La Corte di Cassazione, con la sentenza n. 30061/2024, si è pronunciata sulla fattispecie di deposito incontrollato rifiuti che non costituisce un reato di pericolo concreto e, dunque, non necessita dell’accertamento effettivo della lesione del bene tutelato dalla norma.
Deposito temporaneo
La Corte preliminarmente per inquadrare la fattispecie penale prevista dall’articolo 256, comma 2 del Codice dell’Ambiente, che punisce i titolari di imprese e di enti che abbandonano o depositano in modo incontrollato i rifiuti, ha ribadito che:
- per «deposito controllato o temporaneo», si intende ogni raggruppamento di rifiuti, effettuato prima della raccolta, nel luogo in cui sono stati prodotti, nel rispetto delle condizioni dettate dall’articolo 183, del Testo Unico ambientale.
In difetto anche di uno dei requisiti normativi, il deposito non può ritenersi temporaneo, ma deve essere qualificato, a seconda dei casi, come:
- «deposito preliminare», se il collocamento di rifiuti è prodromico ad un’operazione di smaltimento,
- «messa in riserva», se il materiale è in attesa di un’operazione di recupero,
- «abbandono», quando i rifiuti non sono destinati ad operazioni di smaltimento o recupero.
- «discarica abusiva», nell’ipotesi di abbandono reiterato nel tempo e rilevante in termini spaziali e quantitativi.
Deposito incontrollato
Rileva la Corte che la fattispecie di deposito incontrollato di rifiuti, accertata dalla impugnata decisione della Corte di appello in termini pacifici, non costituisce un reato di pericolo concreto e, dunque, non necessita dell’accertamento effettivo della lesione del bene tutelato dalla norma.

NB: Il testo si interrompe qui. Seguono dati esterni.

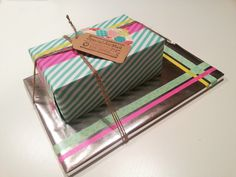 Baby shower present. Silver wrapping papier, pink, yellow, mint, washi tape, bakery twine, label, stamps, colorful fabrics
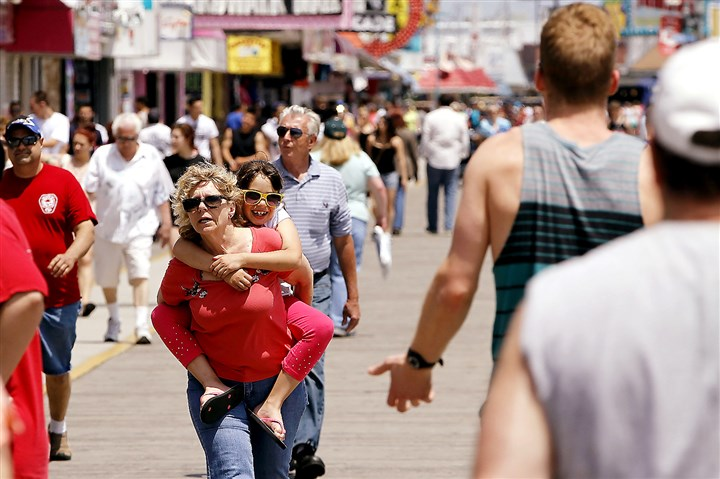 SummerTravel02-1 Marie Midiri of Downingtown, Pa., gives her granddaughter, Feliciana Midiri, 7, a ride on her back as they stroll the Wildwood, N.J. boardwalk Friday.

Infatti, prosegue la Corte, la potenzialità lesiva della condotta è stata già ritenuta in astratto dal legislatore, che ha inteso sanzionare il deposito in sé in quanto, al ricorrere di oggettive condizioni, suscettibile già in astratto di arrecare nocumento, senza che si possa sostenere, in termini di fatto, che la decisione di merito impugnata sarebbe giunta a difformi conclusioni con criterio di certezza, laddove anche qualificare l’ipotesi di uno sversamento e di una contaminazione solo come «estremamente remota», equivale a dimostrare che la stessa non fosse radicalmente esclusa.

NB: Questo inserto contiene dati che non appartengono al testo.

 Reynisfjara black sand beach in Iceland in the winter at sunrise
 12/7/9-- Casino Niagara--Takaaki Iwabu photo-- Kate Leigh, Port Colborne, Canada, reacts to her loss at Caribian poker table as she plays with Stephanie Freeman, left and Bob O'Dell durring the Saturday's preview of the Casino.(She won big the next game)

Nel caso di specie, la Corte ha accolto il ricorso presentato dalla Procura contro l’assoluzione dell’imputato decisa dalla Corte di Appello, la quale, pur dando atto della sussistenza del deposito incontrollato di rifiuti e della sua riferibilità all’imputato, ha riconosciuto l’insussistenza di un pericolo effettivo e concreto per l’ambiente, in ragione della natura e delle caratteristiche della struttura che conteneva i rifiuti.